Veglia notturna

Criticombola, 23. "Quei giorni perduti a rincorrere il vento, a chiederci un bacio e volerne altri cento." (lyrics)

Stava scendendo il buio, di nuovo, sulla terra. Nebiros osservava le tenebre prendere possesso del suo castello in cui la sola luce era quella del camino: poteva udire l’ululato delle sue bestie che salutavano la notte, l’ennesima, tanto che a volte aveva la sensazione che la sua esistenza non fosse che un susseguirsi di interminabili nottate che non cedevano mai il passo al giorno.

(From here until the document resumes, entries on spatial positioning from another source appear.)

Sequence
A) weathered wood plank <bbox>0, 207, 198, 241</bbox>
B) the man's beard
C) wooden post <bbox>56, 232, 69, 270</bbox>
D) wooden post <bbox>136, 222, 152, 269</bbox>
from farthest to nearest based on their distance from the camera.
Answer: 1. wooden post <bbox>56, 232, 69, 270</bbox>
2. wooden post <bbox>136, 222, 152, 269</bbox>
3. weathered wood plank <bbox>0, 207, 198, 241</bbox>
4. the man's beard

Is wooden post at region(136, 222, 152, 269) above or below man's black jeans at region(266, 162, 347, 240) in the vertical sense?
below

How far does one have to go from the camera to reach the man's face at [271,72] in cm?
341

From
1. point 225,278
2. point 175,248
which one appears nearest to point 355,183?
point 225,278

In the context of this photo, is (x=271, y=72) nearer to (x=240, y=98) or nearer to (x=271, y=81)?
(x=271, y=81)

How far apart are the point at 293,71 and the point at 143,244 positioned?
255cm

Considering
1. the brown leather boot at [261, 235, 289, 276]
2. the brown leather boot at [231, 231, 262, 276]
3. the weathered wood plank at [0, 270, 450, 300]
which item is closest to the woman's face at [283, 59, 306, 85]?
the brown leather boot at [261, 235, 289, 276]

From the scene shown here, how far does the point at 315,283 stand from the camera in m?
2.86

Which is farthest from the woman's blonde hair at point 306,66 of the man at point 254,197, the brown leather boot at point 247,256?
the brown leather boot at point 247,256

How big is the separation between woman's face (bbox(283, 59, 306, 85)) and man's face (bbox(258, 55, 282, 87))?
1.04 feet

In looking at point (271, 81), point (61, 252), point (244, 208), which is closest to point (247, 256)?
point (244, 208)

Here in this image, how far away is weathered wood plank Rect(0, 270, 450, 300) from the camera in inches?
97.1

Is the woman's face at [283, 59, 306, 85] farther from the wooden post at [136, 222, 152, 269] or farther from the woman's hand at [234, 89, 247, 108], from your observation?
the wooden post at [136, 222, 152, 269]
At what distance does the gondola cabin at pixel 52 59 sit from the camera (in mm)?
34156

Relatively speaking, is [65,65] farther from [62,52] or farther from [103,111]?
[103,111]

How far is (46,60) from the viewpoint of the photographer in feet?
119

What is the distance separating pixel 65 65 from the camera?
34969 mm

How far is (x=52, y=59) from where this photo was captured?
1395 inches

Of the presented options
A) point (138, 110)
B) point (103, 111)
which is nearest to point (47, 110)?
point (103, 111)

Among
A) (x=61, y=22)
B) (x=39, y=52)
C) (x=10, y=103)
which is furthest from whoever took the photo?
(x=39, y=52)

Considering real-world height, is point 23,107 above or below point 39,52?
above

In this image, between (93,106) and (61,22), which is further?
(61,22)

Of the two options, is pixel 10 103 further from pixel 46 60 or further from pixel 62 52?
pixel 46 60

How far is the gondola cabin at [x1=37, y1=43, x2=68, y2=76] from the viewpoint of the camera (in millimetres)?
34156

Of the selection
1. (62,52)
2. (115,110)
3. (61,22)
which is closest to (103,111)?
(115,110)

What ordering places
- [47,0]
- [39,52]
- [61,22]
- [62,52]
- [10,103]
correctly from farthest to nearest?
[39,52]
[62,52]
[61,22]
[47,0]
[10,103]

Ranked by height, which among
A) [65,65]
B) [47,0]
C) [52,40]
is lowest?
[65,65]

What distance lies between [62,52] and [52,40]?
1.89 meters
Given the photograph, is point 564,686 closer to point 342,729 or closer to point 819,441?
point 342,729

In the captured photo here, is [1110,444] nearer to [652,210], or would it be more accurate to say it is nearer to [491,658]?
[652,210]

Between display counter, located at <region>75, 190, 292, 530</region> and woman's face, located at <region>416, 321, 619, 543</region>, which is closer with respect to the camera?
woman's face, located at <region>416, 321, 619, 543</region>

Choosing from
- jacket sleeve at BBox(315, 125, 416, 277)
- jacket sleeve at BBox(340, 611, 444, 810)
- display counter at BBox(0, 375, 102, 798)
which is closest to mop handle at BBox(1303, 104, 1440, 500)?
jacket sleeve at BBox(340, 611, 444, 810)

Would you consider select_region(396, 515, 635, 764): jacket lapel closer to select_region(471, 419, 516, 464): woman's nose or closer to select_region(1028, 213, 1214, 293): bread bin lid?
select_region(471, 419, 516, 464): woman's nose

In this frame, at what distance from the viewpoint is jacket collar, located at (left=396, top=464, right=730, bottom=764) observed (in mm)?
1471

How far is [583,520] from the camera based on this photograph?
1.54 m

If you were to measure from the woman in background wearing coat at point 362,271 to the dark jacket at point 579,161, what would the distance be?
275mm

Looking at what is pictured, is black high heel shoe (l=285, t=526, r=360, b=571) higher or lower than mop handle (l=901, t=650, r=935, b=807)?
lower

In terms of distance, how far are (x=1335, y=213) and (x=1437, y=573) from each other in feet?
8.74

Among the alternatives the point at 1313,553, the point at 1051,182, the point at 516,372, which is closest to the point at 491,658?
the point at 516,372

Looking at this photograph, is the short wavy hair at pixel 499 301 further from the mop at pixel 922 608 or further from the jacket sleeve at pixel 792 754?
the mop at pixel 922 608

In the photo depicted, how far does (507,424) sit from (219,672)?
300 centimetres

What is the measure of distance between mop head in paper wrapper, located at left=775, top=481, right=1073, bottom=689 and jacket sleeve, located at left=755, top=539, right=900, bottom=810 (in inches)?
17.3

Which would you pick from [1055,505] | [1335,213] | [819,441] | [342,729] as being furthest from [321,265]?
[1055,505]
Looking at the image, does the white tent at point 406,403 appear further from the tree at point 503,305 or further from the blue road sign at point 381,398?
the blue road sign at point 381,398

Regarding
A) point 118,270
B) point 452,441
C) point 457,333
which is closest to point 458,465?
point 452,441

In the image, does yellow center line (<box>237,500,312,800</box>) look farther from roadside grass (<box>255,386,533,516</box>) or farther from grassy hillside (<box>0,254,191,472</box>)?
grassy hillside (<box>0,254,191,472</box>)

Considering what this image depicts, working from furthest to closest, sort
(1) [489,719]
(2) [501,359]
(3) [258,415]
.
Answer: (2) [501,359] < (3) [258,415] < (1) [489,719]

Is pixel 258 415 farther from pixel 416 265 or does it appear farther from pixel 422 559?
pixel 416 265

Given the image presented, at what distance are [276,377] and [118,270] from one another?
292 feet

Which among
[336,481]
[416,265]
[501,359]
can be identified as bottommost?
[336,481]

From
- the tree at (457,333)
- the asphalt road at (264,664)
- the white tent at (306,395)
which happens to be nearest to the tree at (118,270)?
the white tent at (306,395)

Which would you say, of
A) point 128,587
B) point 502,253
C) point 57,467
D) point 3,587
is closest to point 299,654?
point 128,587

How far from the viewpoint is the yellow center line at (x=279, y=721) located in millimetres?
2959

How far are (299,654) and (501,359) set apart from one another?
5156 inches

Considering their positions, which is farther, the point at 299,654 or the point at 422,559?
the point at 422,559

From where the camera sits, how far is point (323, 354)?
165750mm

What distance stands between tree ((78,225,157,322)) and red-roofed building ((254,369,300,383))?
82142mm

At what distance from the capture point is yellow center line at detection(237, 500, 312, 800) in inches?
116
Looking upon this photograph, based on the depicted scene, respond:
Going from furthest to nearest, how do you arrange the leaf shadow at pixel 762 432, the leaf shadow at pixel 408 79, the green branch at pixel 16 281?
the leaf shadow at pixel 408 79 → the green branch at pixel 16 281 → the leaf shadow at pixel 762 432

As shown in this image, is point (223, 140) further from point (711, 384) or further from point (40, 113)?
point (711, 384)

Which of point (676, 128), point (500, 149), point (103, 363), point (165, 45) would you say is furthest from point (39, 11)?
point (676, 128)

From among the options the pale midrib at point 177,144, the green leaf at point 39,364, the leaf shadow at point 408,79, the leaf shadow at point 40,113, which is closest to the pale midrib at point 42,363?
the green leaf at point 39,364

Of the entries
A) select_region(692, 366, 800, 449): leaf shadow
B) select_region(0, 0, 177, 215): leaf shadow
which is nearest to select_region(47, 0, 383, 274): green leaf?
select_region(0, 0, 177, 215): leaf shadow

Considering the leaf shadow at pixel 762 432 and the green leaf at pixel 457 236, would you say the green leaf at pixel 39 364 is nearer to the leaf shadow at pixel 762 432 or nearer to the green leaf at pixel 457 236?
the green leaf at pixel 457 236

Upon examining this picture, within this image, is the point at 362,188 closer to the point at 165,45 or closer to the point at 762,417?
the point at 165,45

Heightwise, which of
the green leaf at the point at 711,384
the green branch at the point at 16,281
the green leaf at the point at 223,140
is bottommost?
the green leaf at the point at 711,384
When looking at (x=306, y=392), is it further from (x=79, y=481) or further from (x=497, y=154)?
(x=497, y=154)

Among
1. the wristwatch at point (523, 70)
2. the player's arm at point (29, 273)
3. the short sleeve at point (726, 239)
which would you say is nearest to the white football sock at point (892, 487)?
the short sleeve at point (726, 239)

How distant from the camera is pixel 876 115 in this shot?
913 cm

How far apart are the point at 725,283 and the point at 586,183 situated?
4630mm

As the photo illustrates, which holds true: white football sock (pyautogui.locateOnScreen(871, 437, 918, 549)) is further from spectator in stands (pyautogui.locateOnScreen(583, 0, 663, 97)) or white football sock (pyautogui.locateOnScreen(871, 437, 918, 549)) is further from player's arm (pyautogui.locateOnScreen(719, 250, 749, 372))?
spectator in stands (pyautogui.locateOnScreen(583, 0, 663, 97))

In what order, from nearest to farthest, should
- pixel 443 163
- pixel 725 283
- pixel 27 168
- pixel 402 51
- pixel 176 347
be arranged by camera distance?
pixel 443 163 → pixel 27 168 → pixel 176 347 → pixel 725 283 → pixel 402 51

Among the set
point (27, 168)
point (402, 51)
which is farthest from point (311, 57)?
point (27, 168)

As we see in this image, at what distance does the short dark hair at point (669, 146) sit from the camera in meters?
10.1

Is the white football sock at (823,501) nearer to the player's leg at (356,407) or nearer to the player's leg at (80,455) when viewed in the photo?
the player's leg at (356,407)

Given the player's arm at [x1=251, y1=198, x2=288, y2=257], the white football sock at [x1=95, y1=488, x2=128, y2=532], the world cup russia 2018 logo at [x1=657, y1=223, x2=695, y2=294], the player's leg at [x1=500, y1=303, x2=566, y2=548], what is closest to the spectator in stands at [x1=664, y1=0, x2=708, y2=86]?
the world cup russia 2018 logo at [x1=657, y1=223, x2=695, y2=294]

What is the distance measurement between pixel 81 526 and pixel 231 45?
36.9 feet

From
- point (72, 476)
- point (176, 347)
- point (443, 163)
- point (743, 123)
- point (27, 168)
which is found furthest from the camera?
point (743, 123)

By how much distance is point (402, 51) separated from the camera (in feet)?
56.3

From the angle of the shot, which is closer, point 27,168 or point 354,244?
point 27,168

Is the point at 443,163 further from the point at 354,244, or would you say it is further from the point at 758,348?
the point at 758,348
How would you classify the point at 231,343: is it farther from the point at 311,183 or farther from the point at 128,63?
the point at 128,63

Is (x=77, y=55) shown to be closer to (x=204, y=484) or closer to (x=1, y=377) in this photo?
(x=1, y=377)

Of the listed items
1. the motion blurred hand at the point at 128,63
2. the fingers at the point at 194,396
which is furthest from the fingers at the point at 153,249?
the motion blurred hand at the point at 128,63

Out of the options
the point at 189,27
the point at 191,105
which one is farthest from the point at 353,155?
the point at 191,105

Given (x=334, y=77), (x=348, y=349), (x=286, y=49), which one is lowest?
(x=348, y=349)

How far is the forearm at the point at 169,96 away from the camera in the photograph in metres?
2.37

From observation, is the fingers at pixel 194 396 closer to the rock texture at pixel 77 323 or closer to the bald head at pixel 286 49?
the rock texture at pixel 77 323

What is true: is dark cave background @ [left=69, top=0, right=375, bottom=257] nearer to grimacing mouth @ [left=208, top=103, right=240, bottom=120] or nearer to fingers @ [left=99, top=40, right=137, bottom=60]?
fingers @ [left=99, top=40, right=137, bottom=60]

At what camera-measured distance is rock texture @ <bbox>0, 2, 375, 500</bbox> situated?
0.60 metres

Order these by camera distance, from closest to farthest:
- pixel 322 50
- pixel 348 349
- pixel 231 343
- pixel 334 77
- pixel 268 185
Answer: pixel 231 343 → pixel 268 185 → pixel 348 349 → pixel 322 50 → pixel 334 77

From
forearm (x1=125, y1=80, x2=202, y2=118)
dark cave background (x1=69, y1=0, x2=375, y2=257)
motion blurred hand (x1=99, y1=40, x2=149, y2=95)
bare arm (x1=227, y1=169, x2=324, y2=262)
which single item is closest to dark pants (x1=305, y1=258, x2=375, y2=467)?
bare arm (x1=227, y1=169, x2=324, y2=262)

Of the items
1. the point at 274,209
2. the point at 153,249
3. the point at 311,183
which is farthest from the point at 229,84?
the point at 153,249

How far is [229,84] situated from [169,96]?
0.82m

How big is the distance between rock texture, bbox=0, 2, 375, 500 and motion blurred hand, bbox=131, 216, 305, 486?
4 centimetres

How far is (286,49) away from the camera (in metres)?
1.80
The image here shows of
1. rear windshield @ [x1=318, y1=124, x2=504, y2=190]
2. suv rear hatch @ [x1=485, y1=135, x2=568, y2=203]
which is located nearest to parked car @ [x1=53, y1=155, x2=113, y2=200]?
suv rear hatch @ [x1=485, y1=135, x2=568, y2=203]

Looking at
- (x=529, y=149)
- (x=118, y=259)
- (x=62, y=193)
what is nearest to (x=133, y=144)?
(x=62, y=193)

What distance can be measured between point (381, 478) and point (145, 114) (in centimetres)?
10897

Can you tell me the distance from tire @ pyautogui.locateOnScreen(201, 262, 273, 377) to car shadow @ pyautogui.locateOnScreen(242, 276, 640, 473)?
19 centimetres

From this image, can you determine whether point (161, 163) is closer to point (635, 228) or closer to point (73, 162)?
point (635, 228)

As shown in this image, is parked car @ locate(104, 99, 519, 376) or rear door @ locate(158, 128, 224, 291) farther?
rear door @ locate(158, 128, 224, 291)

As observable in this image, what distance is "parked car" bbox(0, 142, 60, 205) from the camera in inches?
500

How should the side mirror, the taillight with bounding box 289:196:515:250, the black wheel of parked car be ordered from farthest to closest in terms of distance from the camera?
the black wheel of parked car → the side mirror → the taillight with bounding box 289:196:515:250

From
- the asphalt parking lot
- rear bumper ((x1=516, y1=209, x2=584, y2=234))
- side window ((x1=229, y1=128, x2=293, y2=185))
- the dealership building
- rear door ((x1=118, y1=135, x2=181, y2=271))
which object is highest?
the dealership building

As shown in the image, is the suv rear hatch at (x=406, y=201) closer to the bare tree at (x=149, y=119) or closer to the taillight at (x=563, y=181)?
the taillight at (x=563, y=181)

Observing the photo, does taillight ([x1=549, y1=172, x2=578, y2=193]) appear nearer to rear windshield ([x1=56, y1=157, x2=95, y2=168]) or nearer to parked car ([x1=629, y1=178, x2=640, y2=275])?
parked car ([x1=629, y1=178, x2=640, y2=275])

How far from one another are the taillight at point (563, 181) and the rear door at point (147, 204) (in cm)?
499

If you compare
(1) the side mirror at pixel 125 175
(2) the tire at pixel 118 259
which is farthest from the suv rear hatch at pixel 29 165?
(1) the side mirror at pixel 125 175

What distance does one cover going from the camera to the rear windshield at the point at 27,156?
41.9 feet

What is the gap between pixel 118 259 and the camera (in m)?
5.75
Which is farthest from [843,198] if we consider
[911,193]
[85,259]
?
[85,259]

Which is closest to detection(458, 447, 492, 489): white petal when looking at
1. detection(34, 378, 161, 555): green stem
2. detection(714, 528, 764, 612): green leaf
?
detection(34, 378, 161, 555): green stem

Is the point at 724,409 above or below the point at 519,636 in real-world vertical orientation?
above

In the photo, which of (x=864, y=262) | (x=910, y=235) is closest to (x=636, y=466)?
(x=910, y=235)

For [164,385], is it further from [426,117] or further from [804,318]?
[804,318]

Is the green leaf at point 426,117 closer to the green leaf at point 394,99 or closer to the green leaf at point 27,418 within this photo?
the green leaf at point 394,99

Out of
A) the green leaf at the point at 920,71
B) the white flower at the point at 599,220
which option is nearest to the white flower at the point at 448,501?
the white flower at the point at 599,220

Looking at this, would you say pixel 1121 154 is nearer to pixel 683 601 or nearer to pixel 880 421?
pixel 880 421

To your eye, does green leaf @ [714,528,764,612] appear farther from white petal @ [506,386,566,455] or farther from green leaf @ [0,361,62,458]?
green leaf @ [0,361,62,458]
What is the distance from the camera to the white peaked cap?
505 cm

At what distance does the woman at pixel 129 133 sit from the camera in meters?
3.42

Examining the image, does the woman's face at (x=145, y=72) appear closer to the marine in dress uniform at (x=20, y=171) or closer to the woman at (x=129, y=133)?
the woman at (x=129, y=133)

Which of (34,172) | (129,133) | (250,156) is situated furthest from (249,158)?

Eppure c’era un’inquietudine nuova, quella sera, che gli impediva di scivolare nella consueta contemplazione del fuoco: era come se i suoi sensi volessero allertarlo, come se potesse esistere qualcosa in grado di nuocergli, proprio lì, nel suo castello; nervosamente, Nebiros guardò fuori dalla finestra: il sole, laggiù dove la donna, Pamela, aveva la sua dimora, non doveva ancora essere calato del tutto. Senza neppure volerlo si ritrovò sulla balaustra del suo palazzo, nel buio umido della notte che sembrava soffocarlo come una coperta di cielo senza stelle, lo sguardo fisso verso il punto in cui sapeva essere il Tarot Cafe; Aaron era lì, lo sapeva. Chissà quando e come aveva sentito parlare dei poteri di quella donna e, nel vuoto che circondava la sua esistenza, non aveva potuto trovare altro ricovero che quello; Nebiros lo sapeva, sapeva tutto, perché nonostante la rabbia ed il rancore, era andato più di una volta a sorvegliare la sua vita, non visto, dietro a vetri oscurati dal buio della notte. 
Sapeva tutto, dagli abiti che indossava, alle tazze di cioccolata che preparava, ai sorrisi che gli sfuggivano mentre chiacchierava con gli avventori del Cafe, ai battibecchi con l’ultima persona che avrebbe mai voluto vedergli intorno: forse era stato sapere che Berial aveva scelto di vivere lì, per chissà quale dei suoi piani malati, che aveva iniziato a raggiungere il Cafe ogni sera, quando ancora le ultime luci del giorno brillavano su quella metà di mondo e il suo tormento non aveva avuto inizio. Gli bastava un minuto, un istante, e per assurdo il dolore delle sue notti di lancinante sofferenza sembrava affievolirsi.
Si ritrovava davanti alla finestra della stanza di Aaron così in fretta da non permettersi neppure di pensare a quel che stava facendo: rimaneva ad osservare la figura appisolata tra le lenzuola, placida come quella di un bambino, e la sua mente vagava verso i giorni felici in cui avevano vissuto insieme nel suo palazzo; a volte la sua memoria scivolava ancora più indietro, ai giorni veramente perfetti del loro passato, in cui Aaron era Sariel e la notte non esisteva, non esistevano il dolore e la solitudine, ma solo infiniti giorni senza tempo e senza fine in cui amarsi. Guardava dormire quel ragazzo e gli sembrava che i lineamenti somigliassero così tanto a quelli della donna che era stato, da non cogliere la minima estraneità in lui; sfiorava il vento che entrava nel vetro socchiuso come se potesse renderlo il tramite attraverso cui accarezzargli i capelli, le guance, e Aaron sembrava accorgersene, perché nel dormiveglia sorrideva e si tendeva verso la brezza leggera come, durante gli anni della loro convivenza, aveva fatto con la sua mano, quando Nebiros entrava a sbirciare il suo riposo.
Si staccava da quella contemplazione con il cuore stretto da una morsa e tornava al suo castello ed alla sua punizione, ringraziandola quasi, perché metteva a tacere i suoi sensi di colpa.